Robert Hoddle (21 April 1794 – 24 October 1881) was a surveyor and artist. He is best known as the surveyor general of the Port Phillip District (later known as the Australian state of Victoria) from 1837 to 1853, especially for creation of what is now known as the Hoddle Grid, the area of the CBD of Melbourne.  He was also an accomplished artist and depicted scenes of the Port Phillip region and New South Wales. Hoddle was one of the earliest-known European artists to depict Ginninderra, the area now occupied by Canberra, Australia's National Capital.

Biography

Early life
Hoddle, the son of a bank clerk for the Bank of England, was born in Westminster, London. He  became a cadet-surveyor in the British army in 1812. Hoddle worked in the Ordnance Department and took part in the trigonometrical survey of Great Britain. Hoddle then sailed for the Cape Colony, South Africa in 1822 where he worked on military surveys.

Surveying in Australia
Hoddle migrated to the Australian colonies, arriving in Sydney, New South Wales, aboard the William Penn in July 1823. Governor Brisbane appointed him assistant surveyor under Surveyor-General John Oxley. Hoddle spent the next twelve years in Queensland and later still in New South Wales where he surveyed the sites for the  towns of Berrima and Goulburn as well as Bell's Line of Road in the Blue Mountains. Between 1830 and 1836, Hoddle made several visits to the rural district now occupied by the Australian Capital Territory (A.C.T.), where he surveyed property boundaries.  Squatters were urgently pressing for government surveyors to legalise their rural holdings. Hoddle's field book indexes the history of the aforementioned areas and pastoralists— George Palmer, Robert Campbell and Hamilton Hume.

Hoddle arrived in Port Phillip, the future site for Melbourne, in March 1837 in company with Governor Bourke, as senior surveyor with his assistants D'Arcy and Darke. He was to take charge of the surveying work which had been begun by Robert Russell, who many years later claimed to have surveyed the first grid of streets. Whether Hoddle surveyed from scratch or used Russell's initial survey has been the subject of controversy, but they both followed the then standard grid layout and alignment. Hoddle's survey, a copy of which survives in the Public Record Office of Victoria, is dated 25 March 1837, and covered the area from Flinders Street to Lonsdale Street, and from Spencer Street to Spring Street. The principal streets were one and a half chains wide (30 m), and at the insistence of Bourke, smaller east–west streets a half chain wide (10 m) were inserted, intended to furnish back entrances (but quickly became frontages in their own right). This layout came to be known as the Hoddle Grid.

-=-=-=-=-

_Goals_:
A. Print the Hoddle biography from the words "Surveying in Australia" through the words "and Hamilton Hume.".
B. Answer these questions from the Hoddle biography.
(i) What was the occupation of Hoddle's father?
(ii) Aboard which ship did Hoddle arrive in Sydney?
(iii) What date does Hoddle's survey of Port Phillip bear?

_Recorded information_:
-=-=-=-=-

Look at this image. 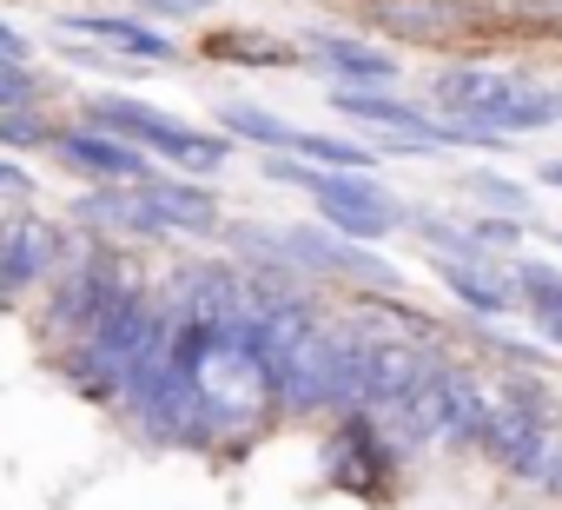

-=-=-=-=-

_Results in order_:
A.
Surveying in Australia
Hoddle migrated to the Australian colonies, arriving in Sydney, New South Wales, aboard the William Penn in July 1823. Governor Brisbane appointed him assistant surveyor under Surveyor-General John Oxley. Hoddle spent the next twelve years in Queensland and later still in New South Wales where he surveyed the sites for the  towns of Berrima and Goulburn as well as Bell's Line of Road in the Blue Mountains. Between 1830 and 1836, Hoddle made several visits to the rural district now occupied by the Australian Capital Territory (A.C.T.), where he surveyed property boundaries.  Squatters were urgently pressing for government surveyors to legalise their rural holdings. Hoddle's field book indexes the history of the aforementioned areas and pastoralists— George Palmer, Robert Campbell and Hamilton Hume.

B.
(i) He was a bank clerk for the Bank of England.
(ii) The William Penn.
(iii) 25 March 1837.